Vorgegebener Text:
....

Die chemisch-synthetischen Substanzen verbleiben nicht an ihrem Einsatzort, sondern werden zum Teil mehrere Kilometer weit getragen.
Insgesamt wurden 25 Pestizide gegen Pilze, Unkraut oder Insekten nachgewiesen, darunter gemäss Greenpeace auch problematische Stoffe. Alexandra Gavilano, Leiterin Landwirtschaft bei Greenpeace Schweiz, stellt fest: «Die chemisch-synthetischen Substanzen verbleiben nicht an ihrem Einsatzort, sondern werden zum Teil mehrere Kilometer weit getragen.» Die Luftverfrachtung von Pestiziden stellt für Greenpeace auch ein «erhebliches Gesundheitsrisiko» und eine Gefahr für die Umwelt dar.

....

Eingabedaten:
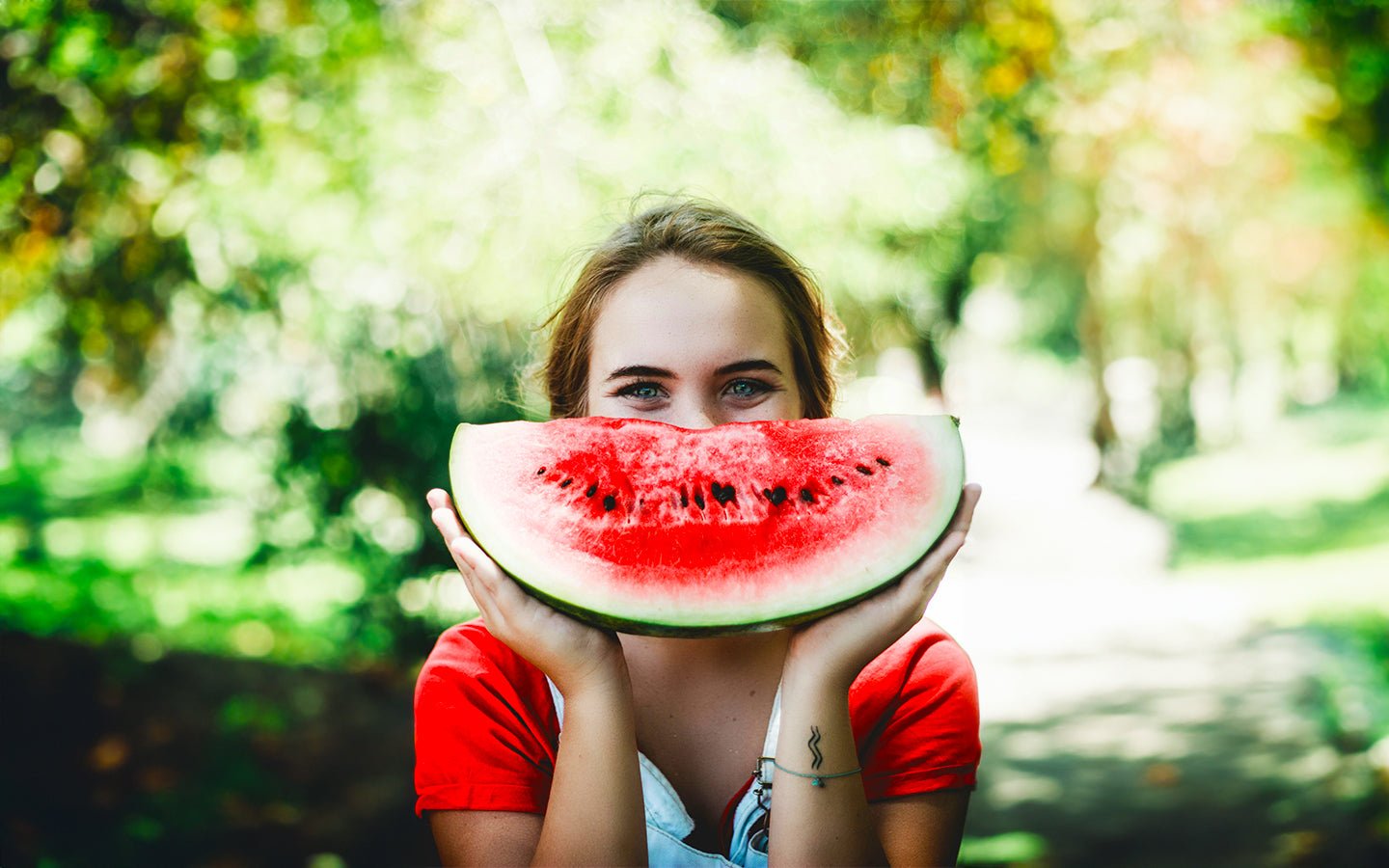 Woman in red shirt holding a slice of watermelon, smiling in a green park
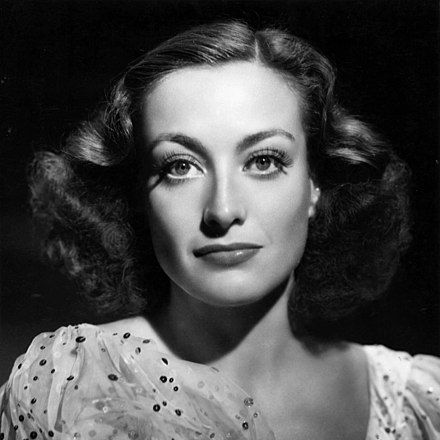 A black and white image of Joan, wearing a dress and smiling calmly.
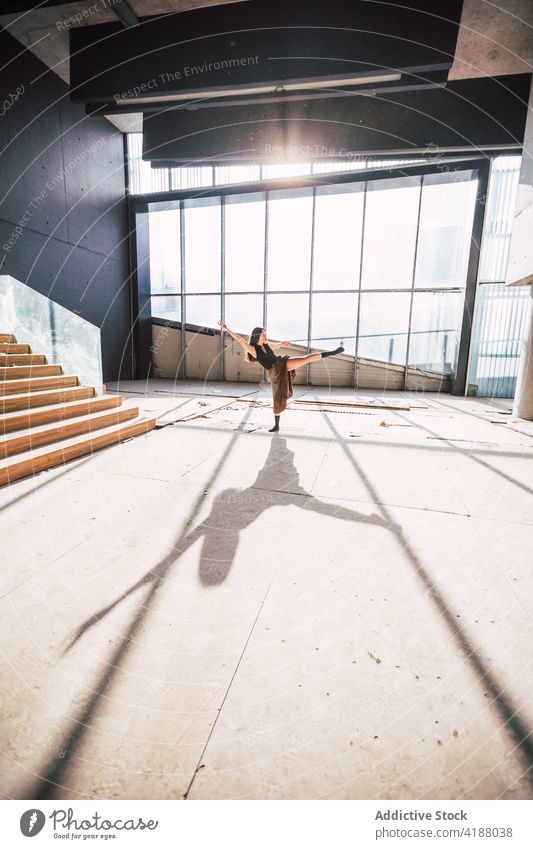 Anonymer Tänzer, der während einer Probe im Gebäude tanzt Künstler Tanzen Choreographie Bein angehoben Arm angehoben ausführen Schatten Theater Frau vorbereiten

....

Deine Aufgabe:
Gib aus dem Text über Pestizide in der Luft die Stelle wortgetreu wieder, die mit „Insgesamt wurden 25“ beginnt und mit „die Umwelt dar.“ endet. Stütze dich ausschließlich auf den Text über Pestizide in der Luft.

Lösung der Aufgabe:
Insgesamt wurden 25 Pestizide gegen Pilze, Unkraut oder Insekten nachgewiesen, darunter gemäss Greenpeace auch problematische Stoffe. Alexandra Gavilano, Leiterin Landwirtschaft bei Greenpeace Schweiz, stellt fest: «Die chemisch-synthetischen Substanzen verbleiben nicht an ihrem Einsatzort, sondern werden zum Teil mehrere Kilometer weit getragen.» Die Luftverfrachtung von Pestiziden stellt für Greenpeace auch ein «erhebliches Gesundheitsrisiko» und eine Gefahr für die Umwelt dar.